RAW DATA:
--- BEGIN ---

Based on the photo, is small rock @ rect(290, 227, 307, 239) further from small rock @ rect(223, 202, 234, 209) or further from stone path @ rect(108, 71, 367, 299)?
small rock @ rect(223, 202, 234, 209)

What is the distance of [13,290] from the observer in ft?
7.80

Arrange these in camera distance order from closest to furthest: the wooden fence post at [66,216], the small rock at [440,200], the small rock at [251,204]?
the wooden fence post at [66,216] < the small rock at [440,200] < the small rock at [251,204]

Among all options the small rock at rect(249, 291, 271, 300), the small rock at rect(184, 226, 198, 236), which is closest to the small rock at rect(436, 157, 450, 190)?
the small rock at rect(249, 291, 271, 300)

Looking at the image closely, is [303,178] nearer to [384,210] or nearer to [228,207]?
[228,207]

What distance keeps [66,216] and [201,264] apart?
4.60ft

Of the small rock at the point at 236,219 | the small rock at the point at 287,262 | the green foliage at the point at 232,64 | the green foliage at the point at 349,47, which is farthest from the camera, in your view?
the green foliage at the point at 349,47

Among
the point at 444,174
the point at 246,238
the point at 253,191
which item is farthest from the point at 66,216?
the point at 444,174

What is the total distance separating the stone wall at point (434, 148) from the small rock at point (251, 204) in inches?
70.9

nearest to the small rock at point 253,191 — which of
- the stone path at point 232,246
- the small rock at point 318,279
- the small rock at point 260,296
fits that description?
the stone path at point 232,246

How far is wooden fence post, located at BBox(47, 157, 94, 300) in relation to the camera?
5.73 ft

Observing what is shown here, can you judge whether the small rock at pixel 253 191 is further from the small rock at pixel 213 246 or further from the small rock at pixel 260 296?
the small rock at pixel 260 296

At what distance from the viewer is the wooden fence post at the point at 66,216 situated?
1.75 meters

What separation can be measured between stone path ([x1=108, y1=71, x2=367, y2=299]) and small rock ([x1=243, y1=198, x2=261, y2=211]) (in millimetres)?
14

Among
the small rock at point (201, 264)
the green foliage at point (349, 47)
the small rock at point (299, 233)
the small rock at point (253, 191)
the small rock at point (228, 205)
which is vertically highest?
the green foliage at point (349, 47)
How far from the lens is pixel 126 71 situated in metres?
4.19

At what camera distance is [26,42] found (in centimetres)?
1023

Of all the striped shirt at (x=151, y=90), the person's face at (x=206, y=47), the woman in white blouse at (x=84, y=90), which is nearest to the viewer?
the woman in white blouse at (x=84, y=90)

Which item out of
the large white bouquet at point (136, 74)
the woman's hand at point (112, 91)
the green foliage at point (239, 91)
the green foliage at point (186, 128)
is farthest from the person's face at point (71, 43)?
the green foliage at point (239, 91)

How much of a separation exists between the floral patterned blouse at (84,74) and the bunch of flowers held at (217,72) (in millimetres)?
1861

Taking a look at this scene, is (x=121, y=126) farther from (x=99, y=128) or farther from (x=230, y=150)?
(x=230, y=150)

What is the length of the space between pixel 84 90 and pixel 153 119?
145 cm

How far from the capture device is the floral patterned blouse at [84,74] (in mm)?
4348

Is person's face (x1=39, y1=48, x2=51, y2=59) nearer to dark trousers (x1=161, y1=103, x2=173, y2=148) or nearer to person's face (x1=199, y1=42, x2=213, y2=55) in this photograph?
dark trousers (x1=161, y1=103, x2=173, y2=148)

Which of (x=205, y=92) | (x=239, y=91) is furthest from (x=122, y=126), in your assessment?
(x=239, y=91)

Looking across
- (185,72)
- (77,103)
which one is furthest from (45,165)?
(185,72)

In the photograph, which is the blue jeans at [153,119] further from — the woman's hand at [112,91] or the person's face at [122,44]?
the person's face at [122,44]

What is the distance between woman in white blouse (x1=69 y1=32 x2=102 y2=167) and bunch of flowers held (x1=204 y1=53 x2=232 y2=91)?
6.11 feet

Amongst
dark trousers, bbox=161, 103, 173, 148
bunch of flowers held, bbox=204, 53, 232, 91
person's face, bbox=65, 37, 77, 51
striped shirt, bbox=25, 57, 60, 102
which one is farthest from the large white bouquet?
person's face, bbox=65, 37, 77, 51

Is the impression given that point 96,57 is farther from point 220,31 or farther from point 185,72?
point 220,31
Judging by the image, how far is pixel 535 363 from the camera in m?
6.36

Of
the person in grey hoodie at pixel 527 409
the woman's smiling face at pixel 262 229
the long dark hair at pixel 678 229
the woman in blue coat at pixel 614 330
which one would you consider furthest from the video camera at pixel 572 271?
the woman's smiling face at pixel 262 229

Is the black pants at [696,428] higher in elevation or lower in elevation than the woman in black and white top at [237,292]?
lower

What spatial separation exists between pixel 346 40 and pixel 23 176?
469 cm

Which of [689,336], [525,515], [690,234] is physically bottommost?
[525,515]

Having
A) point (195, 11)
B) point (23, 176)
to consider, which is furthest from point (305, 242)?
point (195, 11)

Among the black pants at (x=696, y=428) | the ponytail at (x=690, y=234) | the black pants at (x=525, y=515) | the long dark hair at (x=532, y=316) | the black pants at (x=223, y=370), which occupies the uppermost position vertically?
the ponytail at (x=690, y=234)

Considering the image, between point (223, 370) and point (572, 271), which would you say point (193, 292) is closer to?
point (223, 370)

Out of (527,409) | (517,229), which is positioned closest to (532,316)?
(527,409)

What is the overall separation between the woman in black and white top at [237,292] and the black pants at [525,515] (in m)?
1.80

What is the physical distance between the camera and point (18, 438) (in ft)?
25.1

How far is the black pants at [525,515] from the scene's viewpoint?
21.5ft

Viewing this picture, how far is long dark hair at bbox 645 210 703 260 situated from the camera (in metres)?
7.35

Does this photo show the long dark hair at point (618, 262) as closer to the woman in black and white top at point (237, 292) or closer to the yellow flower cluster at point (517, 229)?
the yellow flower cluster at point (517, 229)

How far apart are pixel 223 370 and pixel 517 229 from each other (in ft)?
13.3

--- END ---
--- BEGIN ---

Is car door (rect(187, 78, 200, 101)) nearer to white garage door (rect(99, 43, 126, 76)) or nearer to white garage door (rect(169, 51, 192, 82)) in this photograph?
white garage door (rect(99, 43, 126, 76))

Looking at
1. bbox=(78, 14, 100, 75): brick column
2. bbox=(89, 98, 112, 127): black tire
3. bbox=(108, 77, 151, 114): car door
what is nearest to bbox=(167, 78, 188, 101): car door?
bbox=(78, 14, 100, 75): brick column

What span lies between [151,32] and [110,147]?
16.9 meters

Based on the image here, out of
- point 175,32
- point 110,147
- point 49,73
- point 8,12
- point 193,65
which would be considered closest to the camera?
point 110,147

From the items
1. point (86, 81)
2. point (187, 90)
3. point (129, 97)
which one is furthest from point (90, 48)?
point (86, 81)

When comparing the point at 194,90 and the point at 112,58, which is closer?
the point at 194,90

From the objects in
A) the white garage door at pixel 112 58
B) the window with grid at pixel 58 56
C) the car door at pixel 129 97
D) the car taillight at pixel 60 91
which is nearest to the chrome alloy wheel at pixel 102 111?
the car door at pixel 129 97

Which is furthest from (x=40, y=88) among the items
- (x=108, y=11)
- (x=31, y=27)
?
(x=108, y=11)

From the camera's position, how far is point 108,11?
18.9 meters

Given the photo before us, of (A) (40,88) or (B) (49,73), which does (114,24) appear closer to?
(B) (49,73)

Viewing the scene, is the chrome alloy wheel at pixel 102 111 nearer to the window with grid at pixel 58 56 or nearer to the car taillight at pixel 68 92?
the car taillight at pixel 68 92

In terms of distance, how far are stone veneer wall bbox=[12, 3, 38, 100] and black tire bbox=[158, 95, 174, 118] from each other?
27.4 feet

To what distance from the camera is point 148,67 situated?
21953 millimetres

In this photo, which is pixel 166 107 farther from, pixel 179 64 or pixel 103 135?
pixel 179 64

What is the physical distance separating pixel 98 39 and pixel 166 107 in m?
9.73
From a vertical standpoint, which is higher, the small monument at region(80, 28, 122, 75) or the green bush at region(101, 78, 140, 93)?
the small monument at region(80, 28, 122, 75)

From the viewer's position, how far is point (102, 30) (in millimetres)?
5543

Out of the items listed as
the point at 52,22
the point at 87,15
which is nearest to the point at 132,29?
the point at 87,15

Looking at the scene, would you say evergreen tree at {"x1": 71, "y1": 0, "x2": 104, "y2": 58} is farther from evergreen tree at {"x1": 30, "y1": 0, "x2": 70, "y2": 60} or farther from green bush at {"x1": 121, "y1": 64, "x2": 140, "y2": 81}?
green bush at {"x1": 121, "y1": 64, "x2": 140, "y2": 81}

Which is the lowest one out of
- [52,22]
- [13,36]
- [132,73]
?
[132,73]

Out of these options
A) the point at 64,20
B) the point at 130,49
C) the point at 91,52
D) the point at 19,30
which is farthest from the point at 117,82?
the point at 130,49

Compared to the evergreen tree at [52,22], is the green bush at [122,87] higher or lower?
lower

--- END ---
--- BEGIN ---

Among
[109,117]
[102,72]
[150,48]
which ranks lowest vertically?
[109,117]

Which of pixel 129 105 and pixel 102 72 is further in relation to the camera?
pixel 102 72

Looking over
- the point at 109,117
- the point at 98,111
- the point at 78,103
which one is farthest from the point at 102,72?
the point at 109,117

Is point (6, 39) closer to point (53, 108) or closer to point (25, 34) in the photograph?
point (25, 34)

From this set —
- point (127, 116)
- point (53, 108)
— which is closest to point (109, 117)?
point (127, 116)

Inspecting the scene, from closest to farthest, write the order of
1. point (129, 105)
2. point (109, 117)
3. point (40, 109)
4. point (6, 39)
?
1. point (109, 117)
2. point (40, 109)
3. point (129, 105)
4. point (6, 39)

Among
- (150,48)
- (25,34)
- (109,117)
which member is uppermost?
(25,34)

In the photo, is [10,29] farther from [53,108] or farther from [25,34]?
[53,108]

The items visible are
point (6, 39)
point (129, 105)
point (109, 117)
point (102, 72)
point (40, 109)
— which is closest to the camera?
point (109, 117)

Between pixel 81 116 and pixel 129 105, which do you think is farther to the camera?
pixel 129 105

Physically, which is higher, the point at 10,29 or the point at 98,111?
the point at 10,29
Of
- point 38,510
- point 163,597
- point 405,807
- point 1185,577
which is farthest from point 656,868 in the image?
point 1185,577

--- END ---

PROBLEM:
Pick out each line in the records that contains the word "order", and copy those lines.

RESPONSE TO THIS TASK:
Arrange these in camera distance order from closest to furthest: the wooden fence post at [66,216], the small rock at [440,200], the small rock at [251,204]?
Inspecting the scene, from closest to farthest, write the order of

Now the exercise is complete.